**QUÉ HARÁS**
Busca en las líneas de abajo todas las que tengan la palabra "outstretched" y cópialas tal cual.

**LÍNEAS GUARDADAS**
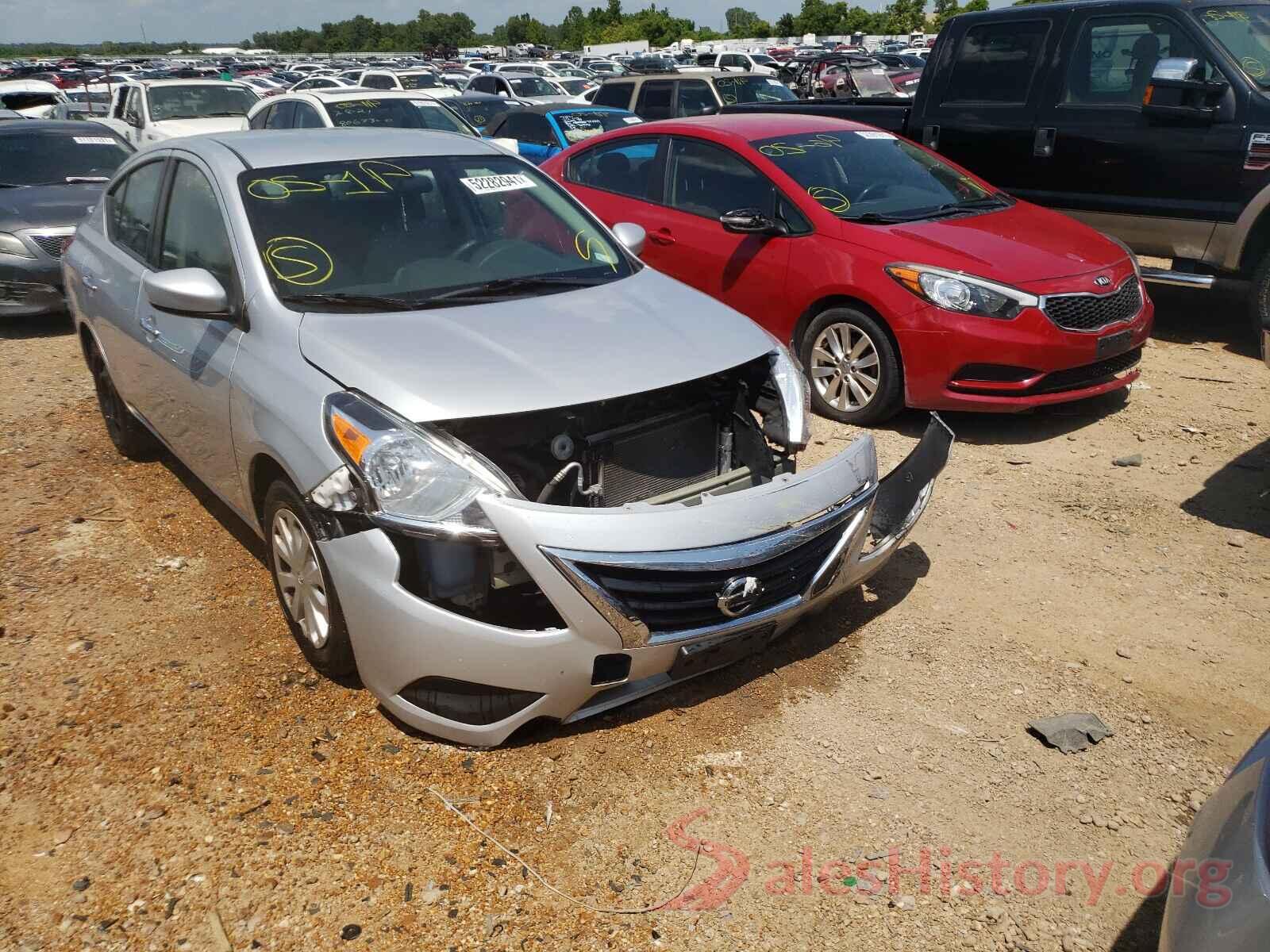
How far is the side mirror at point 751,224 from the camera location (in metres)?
6.10

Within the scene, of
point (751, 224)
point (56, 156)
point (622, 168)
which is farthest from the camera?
point (56, 156)

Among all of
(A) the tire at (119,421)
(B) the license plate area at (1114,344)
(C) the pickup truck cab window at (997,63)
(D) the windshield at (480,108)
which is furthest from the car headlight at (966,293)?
(D) the windshield at (480,108)

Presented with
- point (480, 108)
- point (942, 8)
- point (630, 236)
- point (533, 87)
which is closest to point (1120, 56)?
point (630, 236)

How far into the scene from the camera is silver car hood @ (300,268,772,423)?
10.2 ft

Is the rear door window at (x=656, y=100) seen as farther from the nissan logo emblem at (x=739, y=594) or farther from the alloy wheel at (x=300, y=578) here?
the nissan logo emblem at (x=739, y=594)

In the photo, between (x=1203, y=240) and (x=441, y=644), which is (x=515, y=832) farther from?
(x=1203, y=240)

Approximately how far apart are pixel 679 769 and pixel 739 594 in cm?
58

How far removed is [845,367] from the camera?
5.94 meters

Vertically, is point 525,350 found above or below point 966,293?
above

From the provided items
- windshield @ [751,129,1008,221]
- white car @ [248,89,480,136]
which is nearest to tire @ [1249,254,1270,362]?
windshield @ [751,129,1008,221]

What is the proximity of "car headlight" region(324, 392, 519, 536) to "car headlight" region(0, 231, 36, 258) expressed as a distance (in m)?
6.90

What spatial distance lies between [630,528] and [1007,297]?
342 cm

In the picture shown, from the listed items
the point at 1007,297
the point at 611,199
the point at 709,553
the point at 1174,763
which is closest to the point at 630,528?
the point at 709,553

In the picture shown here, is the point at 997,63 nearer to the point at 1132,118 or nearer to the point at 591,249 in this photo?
the point at 1132,118
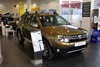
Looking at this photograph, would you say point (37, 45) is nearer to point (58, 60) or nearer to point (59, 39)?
point (59, 39)

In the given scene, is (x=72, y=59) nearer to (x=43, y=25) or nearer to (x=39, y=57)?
(x=39, y=57)

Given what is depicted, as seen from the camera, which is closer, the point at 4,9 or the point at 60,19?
the point at 60,19

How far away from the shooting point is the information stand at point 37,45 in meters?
4.05

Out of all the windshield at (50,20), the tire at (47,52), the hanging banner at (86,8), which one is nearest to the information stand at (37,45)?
the tire at (47,52)

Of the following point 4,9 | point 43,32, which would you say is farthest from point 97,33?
point 4,9

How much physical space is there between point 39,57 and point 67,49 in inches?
36.9

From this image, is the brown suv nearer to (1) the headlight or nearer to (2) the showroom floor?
(1) the headlight

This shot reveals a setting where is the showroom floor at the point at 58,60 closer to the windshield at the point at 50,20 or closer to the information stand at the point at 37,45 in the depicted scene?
the information stand at the point at 37,45

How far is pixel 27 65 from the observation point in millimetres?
3928

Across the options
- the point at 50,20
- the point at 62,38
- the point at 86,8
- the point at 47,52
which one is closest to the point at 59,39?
the point at 62,38

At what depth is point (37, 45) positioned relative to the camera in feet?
→ 13.4

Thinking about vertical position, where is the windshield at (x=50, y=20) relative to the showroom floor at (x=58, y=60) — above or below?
above

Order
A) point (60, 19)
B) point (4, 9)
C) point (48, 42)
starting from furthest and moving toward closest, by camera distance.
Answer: point (4, 9) < point (60, 19) < point (48, 42)

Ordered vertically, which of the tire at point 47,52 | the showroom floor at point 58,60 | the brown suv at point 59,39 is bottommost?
the showroom floor at point 58,60
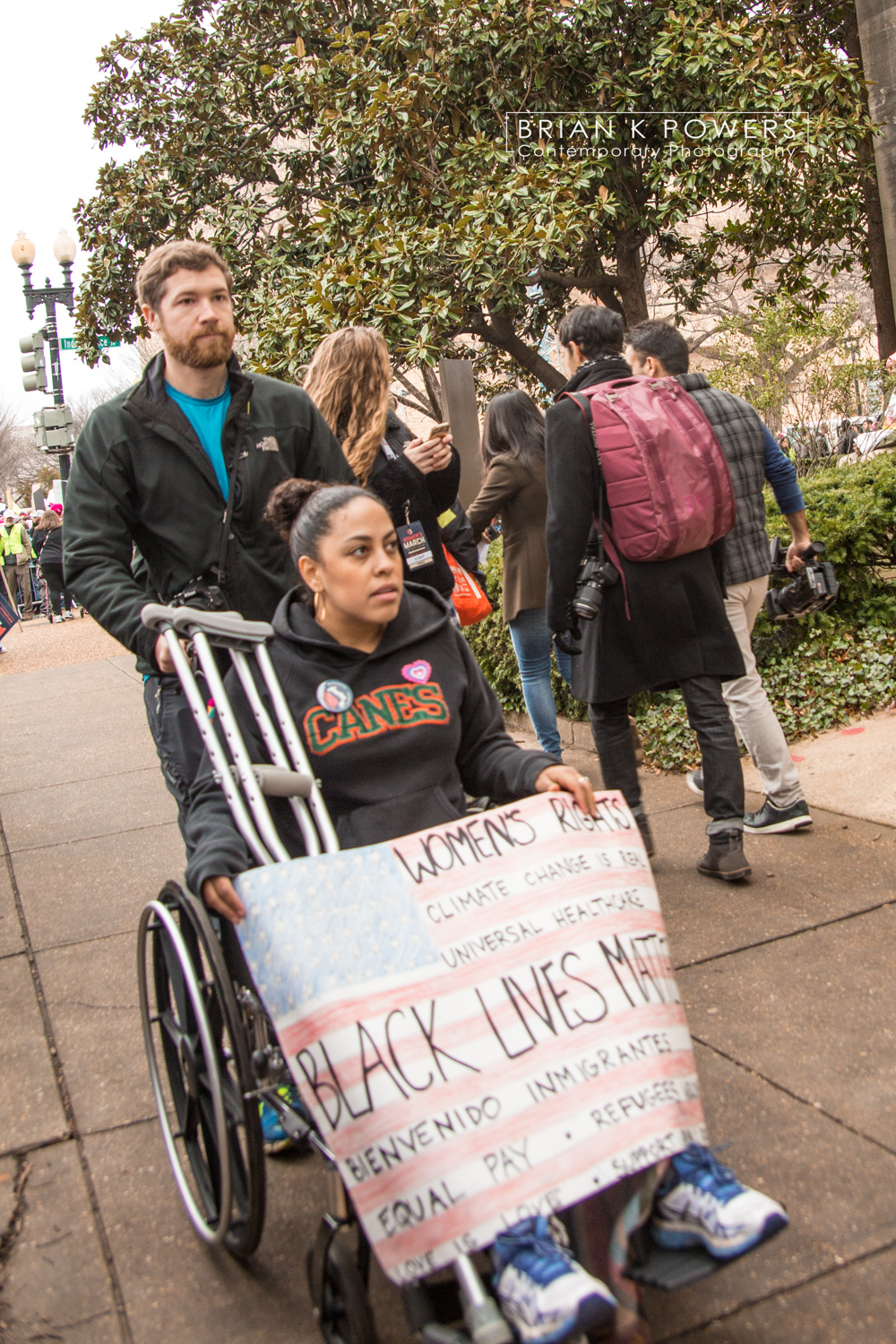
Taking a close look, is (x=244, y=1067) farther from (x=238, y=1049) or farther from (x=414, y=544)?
(x=414, y=544)

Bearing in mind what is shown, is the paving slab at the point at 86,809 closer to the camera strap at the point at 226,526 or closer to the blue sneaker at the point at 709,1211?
the camera strap at the point at 226,526

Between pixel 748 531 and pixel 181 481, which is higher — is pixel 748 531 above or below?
below

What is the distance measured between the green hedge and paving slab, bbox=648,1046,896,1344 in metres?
2.90

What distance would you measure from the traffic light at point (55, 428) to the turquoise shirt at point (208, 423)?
1764 cm

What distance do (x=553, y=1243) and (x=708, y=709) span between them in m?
2.47

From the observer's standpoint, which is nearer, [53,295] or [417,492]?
[417,492]

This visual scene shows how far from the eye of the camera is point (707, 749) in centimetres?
406

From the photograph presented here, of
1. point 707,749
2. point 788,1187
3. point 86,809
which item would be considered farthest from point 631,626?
point 86,809

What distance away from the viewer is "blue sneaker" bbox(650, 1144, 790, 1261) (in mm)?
1826

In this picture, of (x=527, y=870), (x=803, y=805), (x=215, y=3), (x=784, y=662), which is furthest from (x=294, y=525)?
(x=215, y=3)

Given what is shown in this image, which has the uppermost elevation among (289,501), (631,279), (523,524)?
(631,279)

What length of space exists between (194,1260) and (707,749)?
2330 millimetres

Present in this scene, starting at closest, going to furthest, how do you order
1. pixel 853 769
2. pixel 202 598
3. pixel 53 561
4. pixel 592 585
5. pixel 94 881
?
pixel 202 598 → pixel 592 585 → pixel 853 769 → pixel 94 881 → pixel 53 561

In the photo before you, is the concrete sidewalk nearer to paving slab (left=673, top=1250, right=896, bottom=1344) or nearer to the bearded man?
paving slab (left=673, top=1250, right=896, bottom=1344)
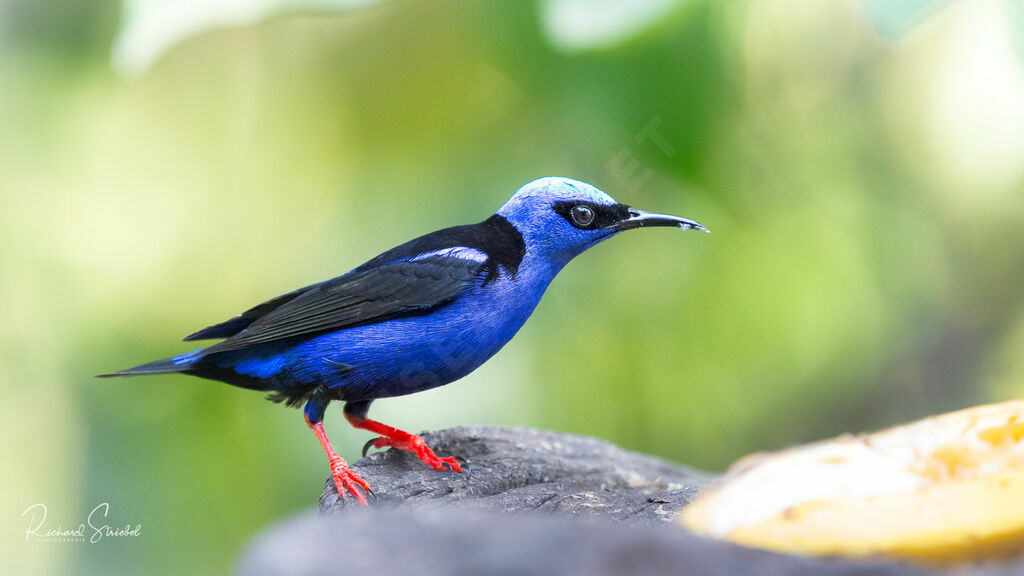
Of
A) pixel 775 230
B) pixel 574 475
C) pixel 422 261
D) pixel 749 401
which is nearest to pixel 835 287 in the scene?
pixel 775 230

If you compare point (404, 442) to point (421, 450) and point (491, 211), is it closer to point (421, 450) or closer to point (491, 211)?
point (421, 450)

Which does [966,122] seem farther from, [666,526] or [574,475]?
[666,526]

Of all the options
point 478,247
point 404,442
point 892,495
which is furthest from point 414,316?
point 892,495

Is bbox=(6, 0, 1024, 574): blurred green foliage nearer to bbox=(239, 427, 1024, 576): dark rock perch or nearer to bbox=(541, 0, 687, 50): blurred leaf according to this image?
bbox=(541, 0, 687, 50): blurred leaf

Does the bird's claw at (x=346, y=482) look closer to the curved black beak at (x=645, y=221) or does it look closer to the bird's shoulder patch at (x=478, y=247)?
the bird's shoulder patch at (x=478, y=247)

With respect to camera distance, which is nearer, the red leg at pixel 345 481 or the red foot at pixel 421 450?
the red leg at pixel 345 481

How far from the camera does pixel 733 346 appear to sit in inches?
197

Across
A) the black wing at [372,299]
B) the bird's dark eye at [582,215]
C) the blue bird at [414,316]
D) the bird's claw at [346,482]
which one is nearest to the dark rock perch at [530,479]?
the bird's claw at [346,482]

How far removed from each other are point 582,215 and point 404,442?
3.40 feet

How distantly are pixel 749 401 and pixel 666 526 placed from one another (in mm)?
2863

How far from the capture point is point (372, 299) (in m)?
3.12

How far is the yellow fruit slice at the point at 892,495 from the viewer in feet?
4.68

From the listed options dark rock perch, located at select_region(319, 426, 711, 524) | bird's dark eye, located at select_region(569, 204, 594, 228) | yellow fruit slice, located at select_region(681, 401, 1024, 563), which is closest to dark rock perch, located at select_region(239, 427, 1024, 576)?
yellow fruit slice, located at select_region(681, 401, 1024, 563)

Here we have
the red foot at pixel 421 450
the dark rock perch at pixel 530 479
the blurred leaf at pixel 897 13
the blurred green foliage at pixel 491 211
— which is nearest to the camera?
the dark rock perch at pixel 530 479
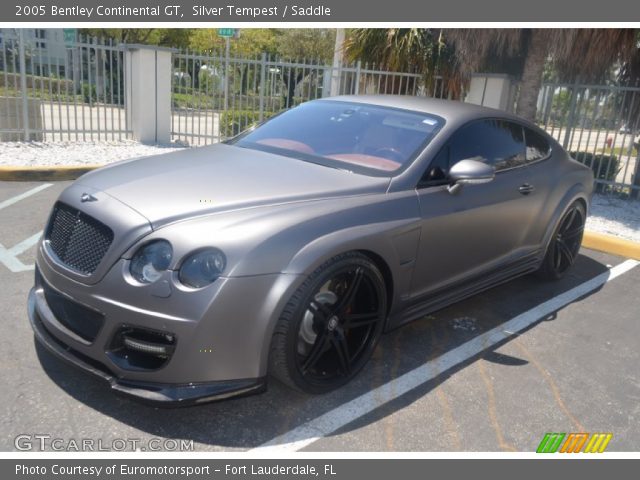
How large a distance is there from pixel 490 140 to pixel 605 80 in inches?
255

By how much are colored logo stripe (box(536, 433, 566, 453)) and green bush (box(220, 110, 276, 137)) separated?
10207mm

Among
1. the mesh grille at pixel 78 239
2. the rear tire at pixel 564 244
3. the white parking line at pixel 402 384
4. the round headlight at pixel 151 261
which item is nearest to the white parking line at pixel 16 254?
the mesh grille at pixel 78 239

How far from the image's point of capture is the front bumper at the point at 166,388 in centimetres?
254

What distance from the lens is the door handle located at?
14.2ft

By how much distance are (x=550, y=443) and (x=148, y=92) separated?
386 inches

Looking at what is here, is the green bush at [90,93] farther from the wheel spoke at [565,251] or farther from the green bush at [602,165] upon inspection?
the green bush at [602,165]

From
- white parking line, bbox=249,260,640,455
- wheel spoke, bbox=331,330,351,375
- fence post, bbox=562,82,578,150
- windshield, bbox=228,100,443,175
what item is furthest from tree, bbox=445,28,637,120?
wheel spoke, bbox=331,330,351,375

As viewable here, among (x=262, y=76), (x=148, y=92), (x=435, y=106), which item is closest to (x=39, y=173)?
(x=148, y=92)

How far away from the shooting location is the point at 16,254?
4828mm

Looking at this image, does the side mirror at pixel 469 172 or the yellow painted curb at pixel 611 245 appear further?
the yellow painted curb at pixel 611 245

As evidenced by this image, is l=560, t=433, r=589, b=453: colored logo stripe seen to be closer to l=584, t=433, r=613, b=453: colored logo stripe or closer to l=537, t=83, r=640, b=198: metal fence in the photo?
l=584, t=433, r=613, b=453: colored logo stripe

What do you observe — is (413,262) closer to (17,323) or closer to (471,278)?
(471,278)

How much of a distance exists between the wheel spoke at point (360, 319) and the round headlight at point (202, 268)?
0.87m

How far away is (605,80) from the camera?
939cm
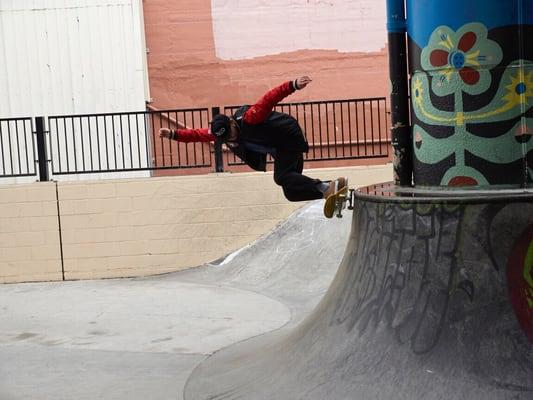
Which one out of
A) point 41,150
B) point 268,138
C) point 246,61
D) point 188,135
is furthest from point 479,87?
point 246,61

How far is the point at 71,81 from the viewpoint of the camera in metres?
13.9

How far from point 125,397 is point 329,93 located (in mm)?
9729

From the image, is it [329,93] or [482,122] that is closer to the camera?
[482,122]

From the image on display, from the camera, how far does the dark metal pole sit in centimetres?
548

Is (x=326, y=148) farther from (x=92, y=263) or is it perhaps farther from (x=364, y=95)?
(x=92, y=263)

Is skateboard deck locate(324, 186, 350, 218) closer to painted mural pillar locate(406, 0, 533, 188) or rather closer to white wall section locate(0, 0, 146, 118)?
painted mural pillar locate(406, 0, 533, 188)

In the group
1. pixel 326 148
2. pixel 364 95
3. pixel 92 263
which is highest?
pixel 364 95

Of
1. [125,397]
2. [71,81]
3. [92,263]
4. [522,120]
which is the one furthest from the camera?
[71,81]

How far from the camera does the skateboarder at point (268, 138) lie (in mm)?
7613

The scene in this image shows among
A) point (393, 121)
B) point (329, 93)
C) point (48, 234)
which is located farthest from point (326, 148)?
point (393, 121)

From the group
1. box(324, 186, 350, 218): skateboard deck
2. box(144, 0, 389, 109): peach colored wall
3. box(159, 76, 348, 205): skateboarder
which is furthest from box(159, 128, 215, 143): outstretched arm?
box(144, 0, 389, 109): peach colored wall

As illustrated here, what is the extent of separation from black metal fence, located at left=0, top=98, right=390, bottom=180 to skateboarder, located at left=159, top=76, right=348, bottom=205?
342 centimetres

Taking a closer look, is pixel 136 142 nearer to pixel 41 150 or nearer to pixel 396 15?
pixel 41 150

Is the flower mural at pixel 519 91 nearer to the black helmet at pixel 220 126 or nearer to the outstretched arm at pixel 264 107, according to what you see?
the outstretched arm at pixel 264 107
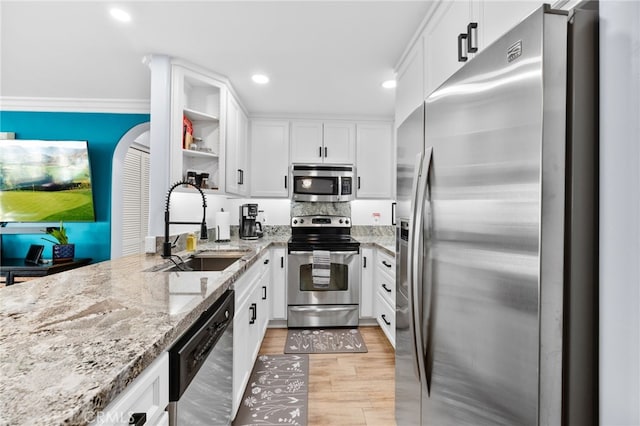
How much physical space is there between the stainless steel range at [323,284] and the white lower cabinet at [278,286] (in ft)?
0.18

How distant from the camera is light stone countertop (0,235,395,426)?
0.49 m

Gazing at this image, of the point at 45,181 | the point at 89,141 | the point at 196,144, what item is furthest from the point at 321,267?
the point at 45,181

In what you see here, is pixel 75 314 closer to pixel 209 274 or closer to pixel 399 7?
pixel 209 274

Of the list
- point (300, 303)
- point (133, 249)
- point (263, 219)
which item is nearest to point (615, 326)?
point (300, 303)

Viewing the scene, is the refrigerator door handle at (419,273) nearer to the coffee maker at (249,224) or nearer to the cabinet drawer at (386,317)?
the cabinet drawer at (386,317)

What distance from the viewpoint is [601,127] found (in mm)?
616

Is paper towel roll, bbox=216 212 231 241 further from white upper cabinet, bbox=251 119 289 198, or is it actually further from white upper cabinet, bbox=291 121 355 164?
white upper cabinet, bbox=291 121 355 164

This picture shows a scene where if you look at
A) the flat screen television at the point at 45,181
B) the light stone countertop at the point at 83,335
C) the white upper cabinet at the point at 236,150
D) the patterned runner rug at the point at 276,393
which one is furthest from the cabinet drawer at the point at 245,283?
the flat screen television at the point at 45,181

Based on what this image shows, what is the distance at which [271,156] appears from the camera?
365 centimetres

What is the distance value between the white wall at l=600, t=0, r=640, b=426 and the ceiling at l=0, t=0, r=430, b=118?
4.69 feet

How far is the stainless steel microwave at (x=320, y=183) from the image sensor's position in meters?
3.52

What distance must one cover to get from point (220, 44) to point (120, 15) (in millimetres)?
610

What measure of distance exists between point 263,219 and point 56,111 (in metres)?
2.67

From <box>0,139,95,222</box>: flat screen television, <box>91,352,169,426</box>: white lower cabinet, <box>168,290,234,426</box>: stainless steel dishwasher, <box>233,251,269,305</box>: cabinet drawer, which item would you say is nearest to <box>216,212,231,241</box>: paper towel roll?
<box>233,251,269,305</box>: cabinet drawer
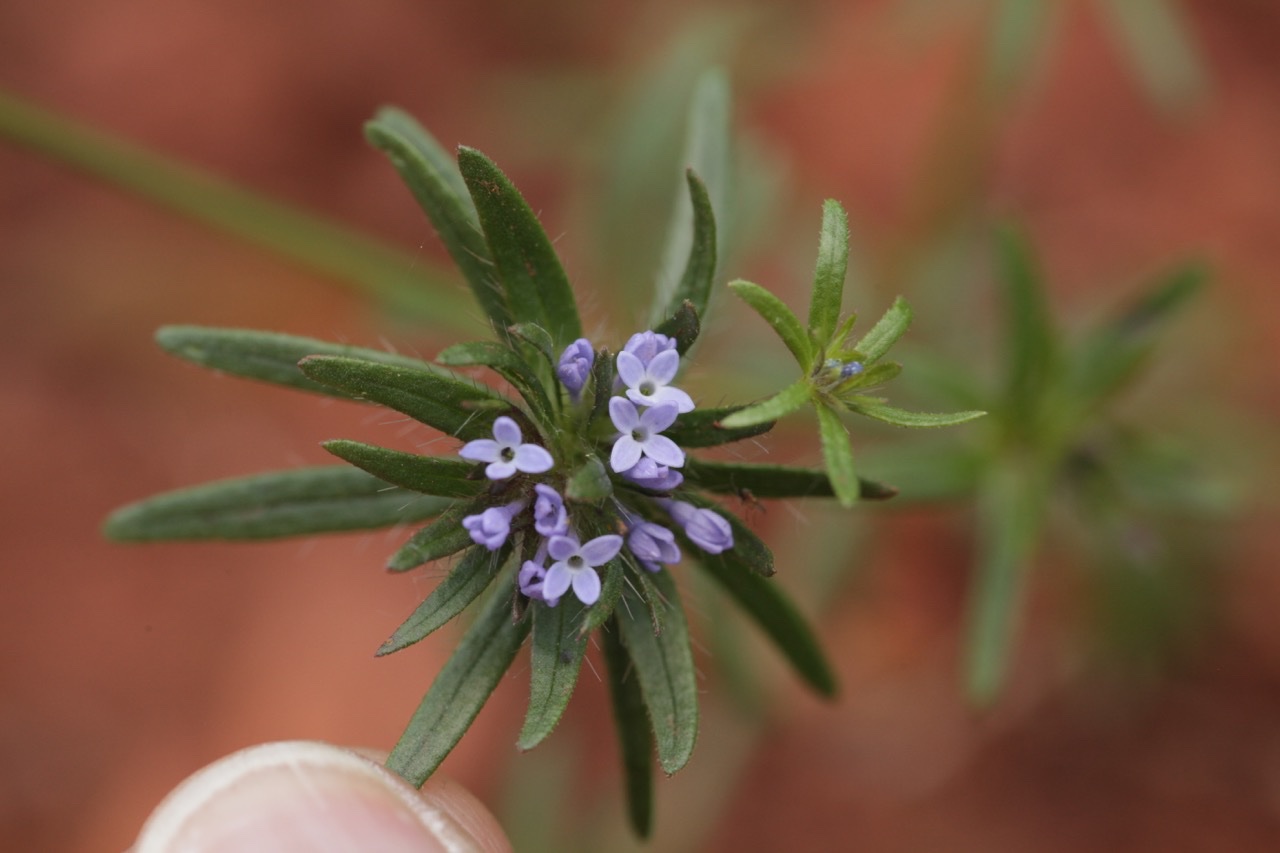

**LA RESPUESTA**
which is furthest from box(159, 128, 215, 143): outstretched arm?
Is the flower mural at pixel 519 91 nearer to the black helmet at pixel 220 126 or nearer to the outstretched arm at pixel 264 107, according to what you see?
the outstretched arm at pixel 264 107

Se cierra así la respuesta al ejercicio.